My wife (Elizabeth) and I have been recording Gospel music in our basement studio for a little over a year. She does all the vocals, though I did narate one song called; "When The Record Played Again." Our first efforts at recording was with a Tascam DA-30 and Panasonic SV-3700 DAT machines, then we tried a Fostex MR-8HD, and eventually ended up with a Yamaha AW1600.
There is no esoteric equipment in our studio, it started out and continues on a shoestring budget. The challenge is to get the best sound possible out of mediocre or average equipment. The AW1600 does a nice job of recording vocals and anything else that we might actually record. Other than the vocals or an occasional harmonica, guitar, or mandolin, almost all other music is midi generated.
The instrumentation in "Sweet By And By" is completely midi, with the exception of a 16 note harmonica lick. The harmonica was recorded by using a Nady SP1 dynamic mic, directly into the AW1600. The guitar was done by using Musiclab's "Real Guitar", and where possible, all other instruments were rendered using Tascam's GVI plugin.
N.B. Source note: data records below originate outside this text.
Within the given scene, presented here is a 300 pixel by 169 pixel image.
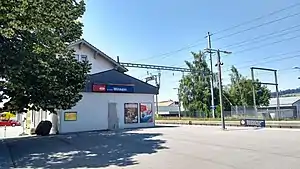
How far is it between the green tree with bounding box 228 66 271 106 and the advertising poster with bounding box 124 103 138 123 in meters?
38.1

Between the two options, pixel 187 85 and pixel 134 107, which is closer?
Answer: pixel 134 107

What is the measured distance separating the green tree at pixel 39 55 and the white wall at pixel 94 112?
224 inches

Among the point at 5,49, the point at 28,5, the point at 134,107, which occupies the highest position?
the point at 28,5

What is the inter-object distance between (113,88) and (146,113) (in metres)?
4.46

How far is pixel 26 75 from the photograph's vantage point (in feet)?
51.6

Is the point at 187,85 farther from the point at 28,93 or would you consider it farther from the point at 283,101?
the point at 28,93

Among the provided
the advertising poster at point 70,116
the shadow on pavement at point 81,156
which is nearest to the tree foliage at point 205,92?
the advertising poster at point 70,116

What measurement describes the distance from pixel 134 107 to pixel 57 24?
56.0 feet

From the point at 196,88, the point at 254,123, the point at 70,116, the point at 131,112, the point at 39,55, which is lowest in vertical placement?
the point at 254,123

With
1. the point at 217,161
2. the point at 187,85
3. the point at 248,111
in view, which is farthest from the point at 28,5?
the point at 187,85

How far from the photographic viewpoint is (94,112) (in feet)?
88.1

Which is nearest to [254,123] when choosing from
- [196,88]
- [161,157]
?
[161,157]

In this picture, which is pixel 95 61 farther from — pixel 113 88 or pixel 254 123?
pixel 254 123

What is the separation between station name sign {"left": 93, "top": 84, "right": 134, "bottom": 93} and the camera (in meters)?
26.8
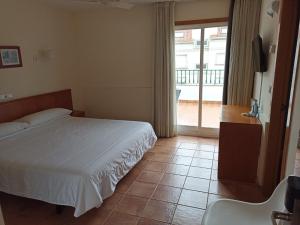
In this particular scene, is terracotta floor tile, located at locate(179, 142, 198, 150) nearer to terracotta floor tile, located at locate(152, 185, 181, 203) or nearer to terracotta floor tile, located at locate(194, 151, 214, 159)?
terracotta floor tile, located at locate(194, 151, 214, 159)

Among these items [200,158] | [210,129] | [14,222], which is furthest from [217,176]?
[14,222]

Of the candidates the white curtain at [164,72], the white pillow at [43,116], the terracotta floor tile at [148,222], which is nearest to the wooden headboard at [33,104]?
the white pillow at [43,116]

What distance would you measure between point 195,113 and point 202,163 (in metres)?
1.84

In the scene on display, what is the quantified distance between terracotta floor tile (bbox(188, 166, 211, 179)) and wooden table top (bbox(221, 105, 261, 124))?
2.55 feet

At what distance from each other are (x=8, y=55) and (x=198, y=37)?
10.5 ft

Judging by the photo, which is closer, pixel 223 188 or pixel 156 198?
pixel 156 198

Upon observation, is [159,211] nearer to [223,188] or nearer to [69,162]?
[223,188]

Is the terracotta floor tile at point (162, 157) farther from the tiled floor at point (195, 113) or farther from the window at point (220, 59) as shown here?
the window at point (220, 59)

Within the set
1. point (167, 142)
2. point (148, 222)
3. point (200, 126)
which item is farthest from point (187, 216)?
point (200, 126)

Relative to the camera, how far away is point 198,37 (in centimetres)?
416

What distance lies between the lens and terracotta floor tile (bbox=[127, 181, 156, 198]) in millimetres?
2618

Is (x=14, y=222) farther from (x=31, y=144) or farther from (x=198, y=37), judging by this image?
(x=198, y=37)

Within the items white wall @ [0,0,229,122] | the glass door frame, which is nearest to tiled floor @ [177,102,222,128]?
the glass door frame

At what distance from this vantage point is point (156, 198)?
8.30 ft
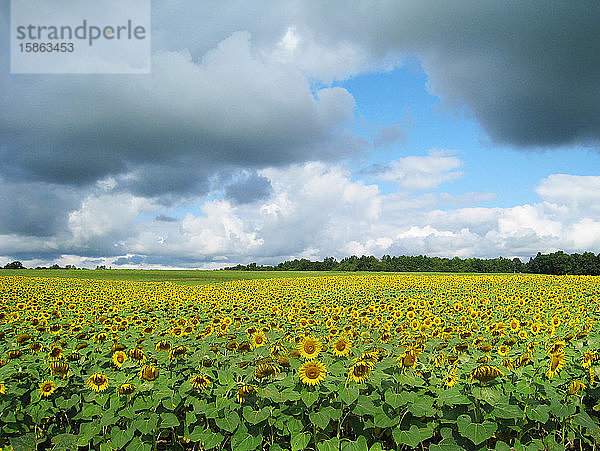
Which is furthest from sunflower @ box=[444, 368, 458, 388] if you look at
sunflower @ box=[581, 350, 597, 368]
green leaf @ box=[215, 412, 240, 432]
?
green leaf @ box=[215, 412, 240, 432]

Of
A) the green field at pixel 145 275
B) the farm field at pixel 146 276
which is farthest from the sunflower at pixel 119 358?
the farm field at pixel 146 276

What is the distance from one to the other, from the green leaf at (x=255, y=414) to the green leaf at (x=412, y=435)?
126 centimetres

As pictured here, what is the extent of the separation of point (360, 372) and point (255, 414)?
1142mm

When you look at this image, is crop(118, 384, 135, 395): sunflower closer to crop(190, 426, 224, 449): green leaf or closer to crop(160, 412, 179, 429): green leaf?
crop(160, 412, 179, 429): green leaf

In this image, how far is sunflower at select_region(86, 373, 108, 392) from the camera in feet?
16.6

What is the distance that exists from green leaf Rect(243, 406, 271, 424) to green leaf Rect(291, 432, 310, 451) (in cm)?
34

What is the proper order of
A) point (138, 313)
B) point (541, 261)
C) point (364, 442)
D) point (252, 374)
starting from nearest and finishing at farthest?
1. point (364, 442)
2. point (252, 374)
3. point (138, 313)
4. point (541, 261)

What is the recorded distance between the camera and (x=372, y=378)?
453cm

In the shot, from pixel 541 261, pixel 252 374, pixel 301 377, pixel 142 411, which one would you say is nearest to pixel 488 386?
pixel 301 377

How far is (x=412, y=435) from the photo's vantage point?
167 inches

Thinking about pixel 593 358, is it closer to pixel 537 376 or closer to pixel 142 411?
pixel 537 376

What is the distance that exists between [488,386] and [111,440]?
13.2ft

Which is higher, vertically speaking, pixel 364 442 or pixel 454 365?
pixel 454 365

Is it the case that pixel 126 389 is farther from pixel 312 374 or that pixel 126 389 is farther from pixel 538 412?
pixel 538 412
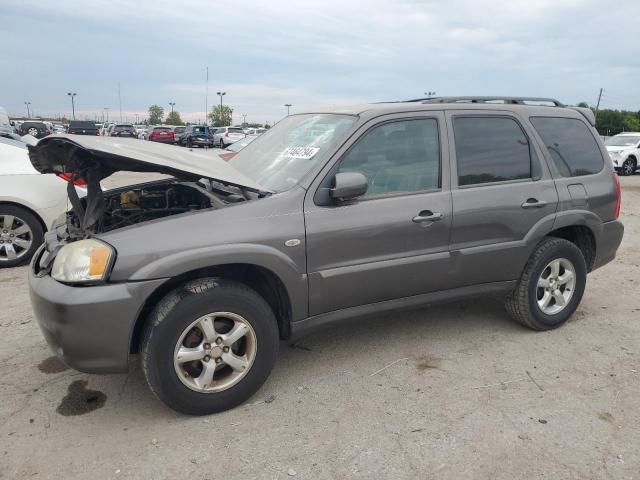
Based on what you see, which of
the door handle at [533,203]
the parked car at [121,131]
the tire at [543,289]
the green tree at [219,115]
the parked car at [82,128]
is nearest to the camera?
the door handle at [533,203]

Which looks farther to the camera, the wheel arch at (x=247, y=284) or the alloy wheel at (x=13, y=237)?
the alloy wheel at (x=13, y=237)

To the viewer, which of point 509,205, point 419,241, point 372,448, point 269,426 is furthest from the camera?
point 509,205

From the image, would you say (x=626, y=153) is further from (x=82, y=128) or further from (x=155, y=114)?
(x=155, y=114)

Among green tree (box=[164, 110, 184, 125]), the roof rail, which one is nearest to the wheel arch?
the roof rail

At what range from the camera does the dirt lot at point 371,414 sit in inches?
100.0

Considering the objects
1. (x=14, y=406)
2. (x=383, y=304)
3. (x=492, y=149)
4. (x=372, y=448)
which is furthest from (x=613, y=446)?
(x=14, y=406)

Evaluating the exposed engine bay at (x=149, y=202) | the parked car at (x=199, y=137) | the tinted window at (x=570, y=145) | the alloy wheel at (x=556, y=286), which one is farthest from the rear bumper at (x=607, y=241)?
the parked car at (x=199, y=137)

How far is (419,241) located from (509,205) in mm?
830

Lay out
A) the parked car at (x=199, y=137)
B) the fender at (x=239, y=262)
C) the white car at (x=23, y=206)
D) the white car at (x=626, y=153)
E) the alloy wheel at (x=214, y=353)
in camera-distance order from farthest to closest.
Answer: the parked car at (x=199, y=137), the white car at (x=626, y=153), the white car at (x=23, y=206), the alloy wheel at (x=214, y=353), the fender at (x=239, y=262)

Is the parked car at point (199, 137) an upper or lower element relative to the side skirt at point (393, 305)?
upper

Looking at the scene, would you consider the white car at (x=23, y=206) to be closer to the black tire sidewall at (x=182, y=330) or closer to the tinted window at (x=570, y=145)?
the black tire sidewall at (x=182, y=330)

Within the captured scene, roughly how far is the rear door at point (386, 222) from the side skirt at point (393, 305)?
44 millimetres

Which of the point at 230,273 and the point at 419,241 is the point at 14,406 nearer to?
the point at 230,273

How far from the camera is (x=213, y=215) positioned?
9.41 feet
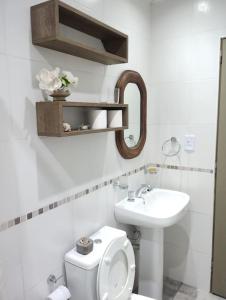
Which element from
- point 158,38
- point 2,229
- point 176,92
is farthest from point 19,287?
point 158,38

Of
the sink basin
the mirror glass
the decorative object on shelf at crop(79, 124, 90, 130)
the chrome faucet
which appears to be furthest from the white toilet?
the mirror glass

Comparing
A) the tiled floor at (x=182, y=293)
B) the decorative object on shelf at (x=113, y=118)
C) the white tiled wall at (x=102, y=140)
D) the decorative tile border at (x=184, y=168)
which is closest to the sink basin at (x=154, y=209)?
the white tiled wall at (x=102, y=140)

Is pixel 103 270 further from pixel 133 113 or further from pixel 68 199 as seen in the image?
pixel 133 113

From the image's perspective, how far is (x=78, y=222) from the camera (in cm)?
157

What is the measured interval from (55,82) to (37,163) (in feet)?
1.34

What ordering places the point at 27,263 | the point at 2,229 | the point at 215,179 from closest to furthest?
the point at 2,229, the point at 27,263, the point at 215,179

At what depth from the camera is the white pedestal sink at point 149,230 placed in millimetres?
1816

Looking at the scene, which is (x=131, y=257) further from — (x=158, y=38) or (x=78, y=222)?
(x=158, y=38)

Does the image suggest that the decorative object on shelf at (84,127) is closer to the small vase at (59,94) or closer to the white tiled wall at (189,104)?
the small vase at (59,94)

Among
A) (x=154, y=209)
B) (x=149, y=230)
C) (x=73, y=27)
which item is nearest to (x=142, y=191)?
(x=154, y=209)

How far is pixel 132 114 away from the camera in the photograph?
6.89 ft

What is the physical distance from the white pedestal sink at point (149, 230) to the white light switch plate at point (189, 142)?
0.39 metres

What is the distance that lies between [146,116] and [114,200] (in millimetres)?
796

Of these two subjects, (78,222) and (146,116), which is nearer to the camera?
(78,222)
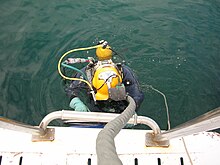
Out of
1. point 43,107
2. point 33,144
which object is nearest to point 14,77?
point 43,107

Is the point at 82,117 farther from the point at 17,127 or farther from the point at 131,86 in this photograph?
the point at 131,86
The vocals for this song were recorded using a CAD GXL3000 condenser microphone, going through an ART Pro Channel preamp, into the AW1600. The vocals were edited to correct any timing issues in Audacity, which is a powerful (and free) editor.
All tracks were then mixed in Sonar 7 Producer Edition, with no effects, with the exception of a little eq and reverb on the vocals, some eq on the harmonica, and some compression on the bass. Two separate banjo tracks were panned hard left and right, and the harmonica track was panned slightly to the right. iZotope Ozone 3 was used in the master channel, using the "Mix Master" preset. A pair of Behringer Truth Monitors were used for mixing, along with a small pair of Pioneer speakers, switched in to see what it sounded like on smaller speakers.
While "Sweet By and By" has a bluegrass sound, most of our other recordings have a country gospel sound. We have definitely made some progress over the past year (thanks in part to Audio Masterclass) , but every time I listen to our recordings, I still hear things I'd like to fix. I don't know that I will ever be 100% satisfied with our efforts.